The Call That Came Too Late
Caryl Chessman, the infamous "red light bandit," pretended to be a police officer so that he could rob and sexually assault women. He was convicted in 1948 on 17 felony counts [source: Associated Press]. Although Chessman hadn't killed anyone, the two kidnapping counts qualified him for the death penalty under a stringent California anti-kidnapping statute [source: Biography.com]. The mountain of evidence against Chessman, which included three victims who unequivocally identified him, was compelling [source: Time].
Nevertheless, over the next 12 years, Chessman managed to make himself into an international cause célèbre, in part by writing several books professing his innocence — one of which, "Cell 2455, Death Row," was made into a 1955 movie [source: The New York Times]. Numerous celebrities, including former first lady Eleanor Roosevelt and evangelist Billy Graham, supported his cause. On February 1960, California Gov. Edmund "Pat" Brown granted Chessman his eighth stay of execution, citing the concern that his execution might trigger demonstrations against President Eisenhower when he visited Uruguay [source: Mayer].
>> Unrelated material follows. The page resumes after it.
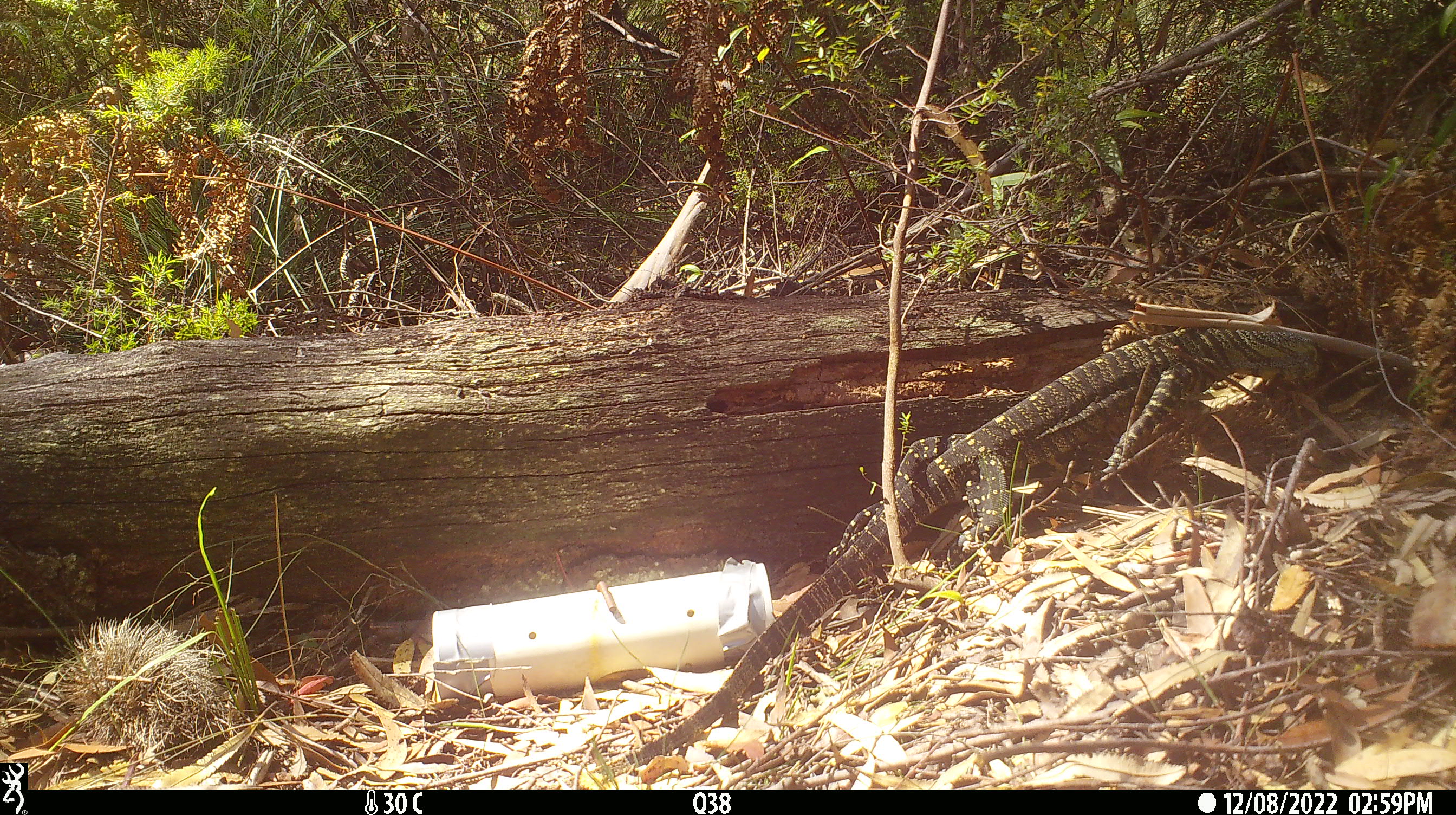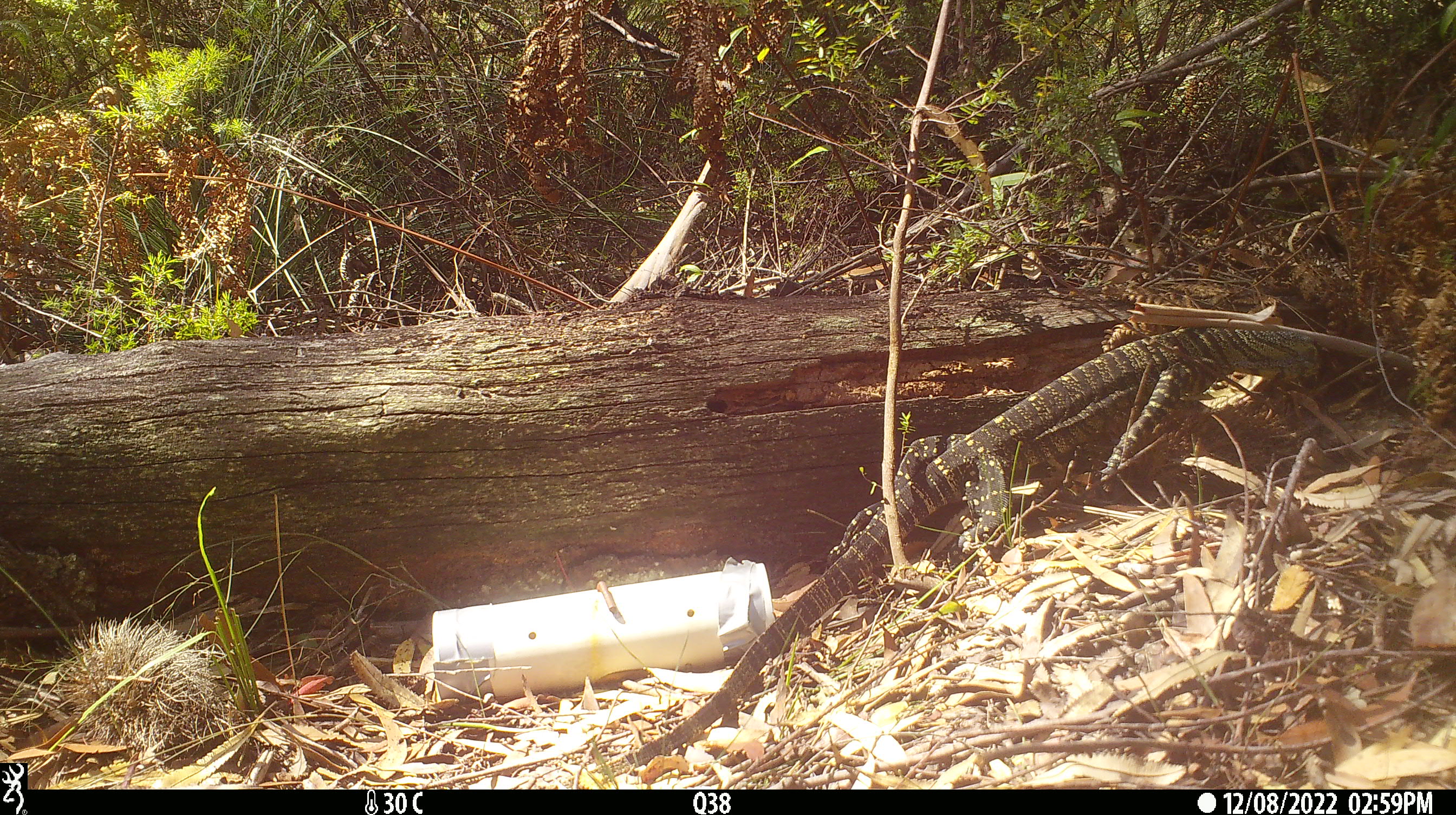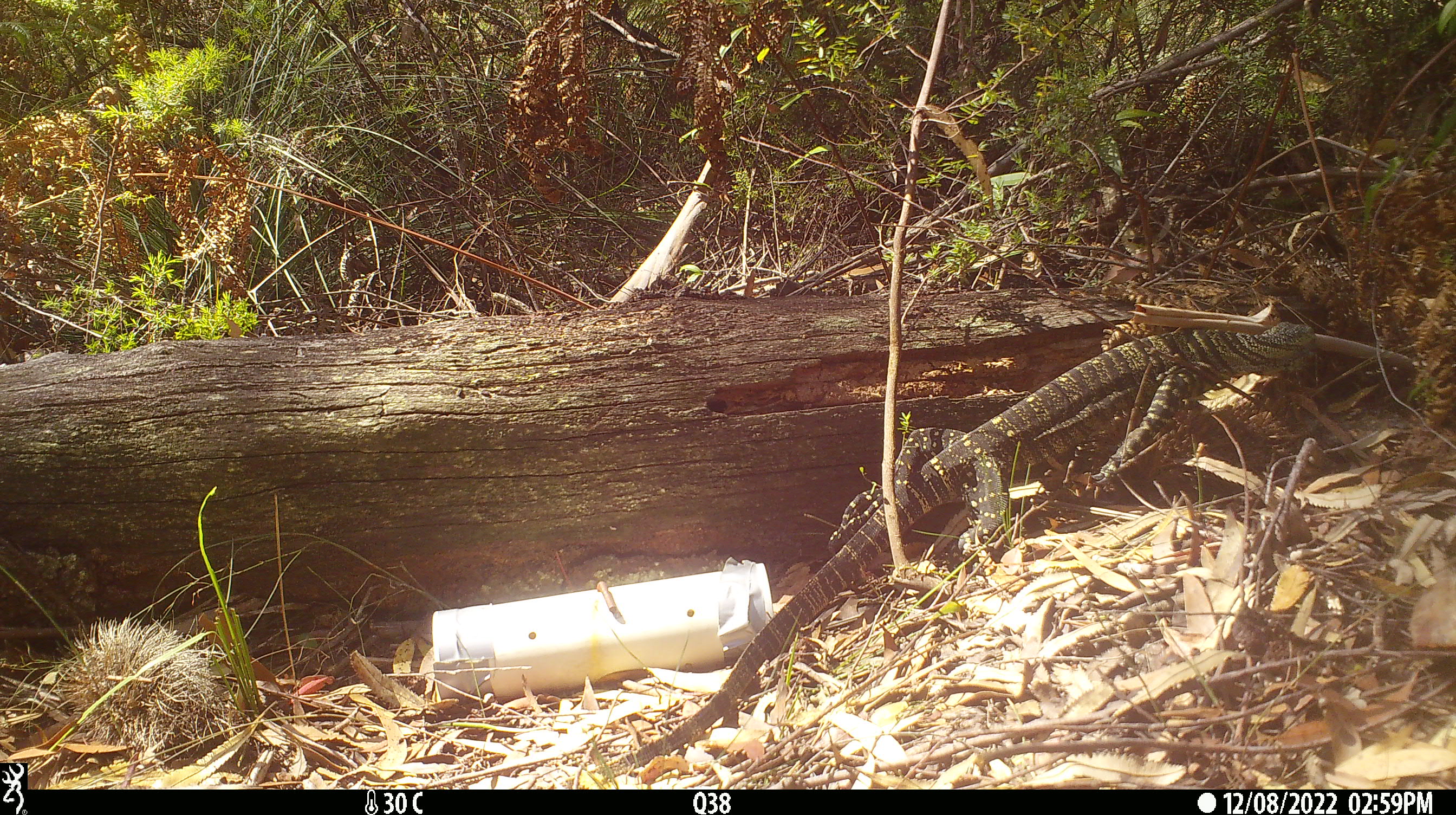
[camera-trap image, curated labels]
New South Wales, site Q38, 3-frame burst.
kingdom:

But when that stay expired, prison officials quickly moved to execute him. On May 2, 1960, the day of his scheduled execution at San Quentin, his lawyer got a federal judge to issue another stay — just one minute before the cyanide pellets were to be dropped into the gas chamber. The judge's secretary called San Quentin, but misdialed the number. By the time she got through, the pellets were already dropped and no one could enter the chamber without dying themselves. Chessman's execution went on [source: Biography].